After graduation, First Lieutenant Reidy spent three years on easy duty, much of it in Japan, where he chafed at military discipline but stayed out of bunkers, except on the golf course.

When force reductions allowed him to leave the Army early, he jumped at the chance, even though he had no idea what his next job would be. Which is how he happened to be unemployed, living at his parents' New Jersey home, and answering the phone in boxer shorts when a Pfizer recruiter called.


Jamie Reidy

Reidy stumbled into a job at the world's largest pharmaceutical company, seduced more by the $40,000 starting salary than any desire to help patients. What he discovered there was an oddly

familiar military culture with rigorous training, rigid sales scripts, and an unyielding requirement to call on 40 doctors a week.

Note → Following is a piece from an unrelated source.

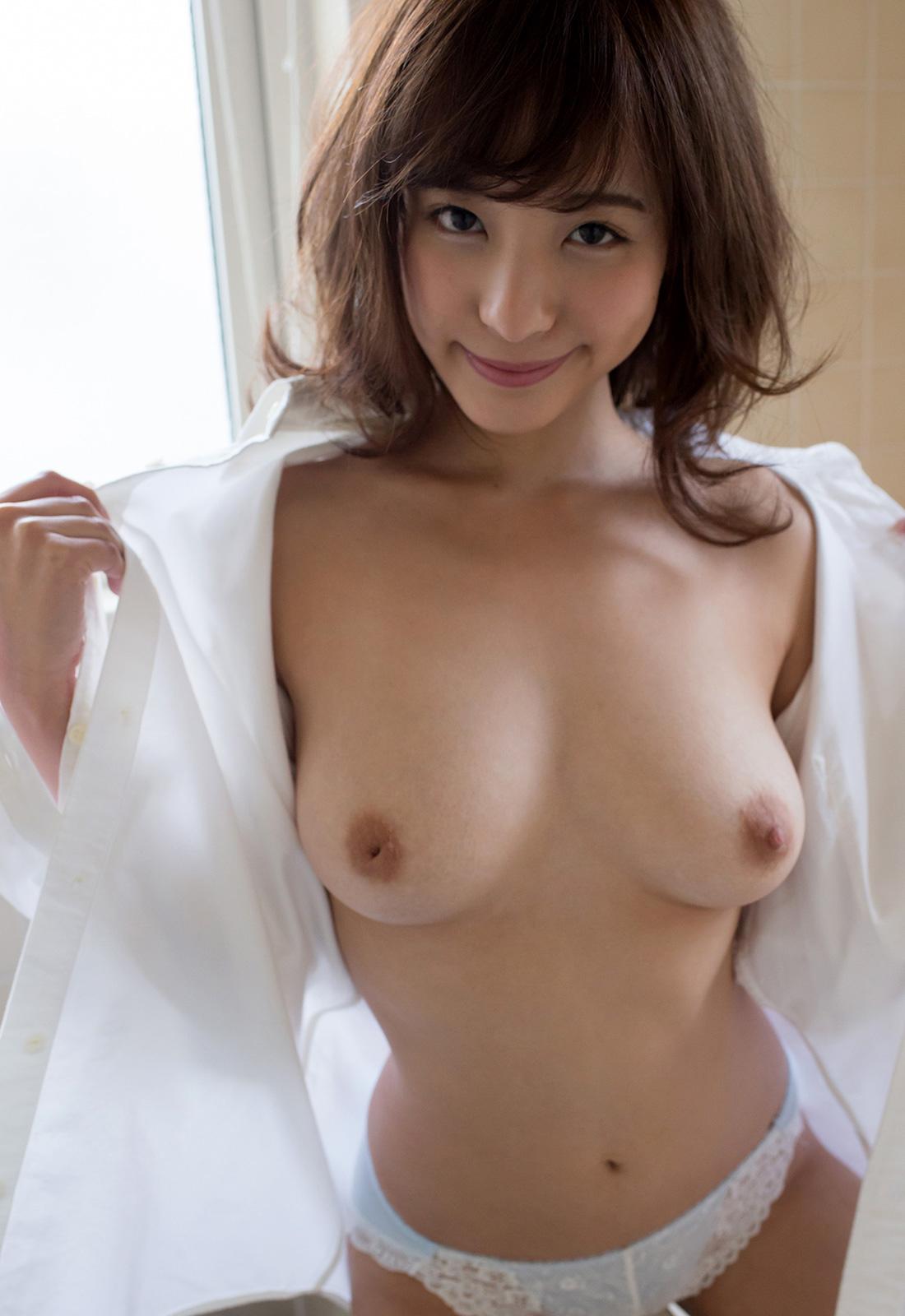 桃乃木かな 陥没乳首にFカップの美巨乳おっぱいにしゃぶりつきたくなる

But he soon realized that no one checked up on him. He worked from home, and no one knew if he started his day at 10 a.m. or even went AWOL—as long as he made his quota and enough doctors signed for samples every week.

Within months, he had found a new way to spend weekdays at home in his boxers: He launched on the less-than-sterling career he chronicled in his tell-all book, Hard Sell: The Evolution of a viagra cialis online pharmacy pharmacy Salesman. He started work late and often took off at three in the afternoon.

He persuaded doctors to sign undated sample receipts, which allowed him to fake sales calls. Once, he traveled to London, England, without taking vacation time, even pretending to be in an Indiana parking lot when he returned his boss's calls.


Excerpt from Hard Sell

Of course, that only worked because he was good at selling pharmaceuticals. To his own surprise, he was promoted to Pfizer's new urology division, where he eventually—based on sales recorded two months after he quit—became the number-one Viagra sales rep in the nation.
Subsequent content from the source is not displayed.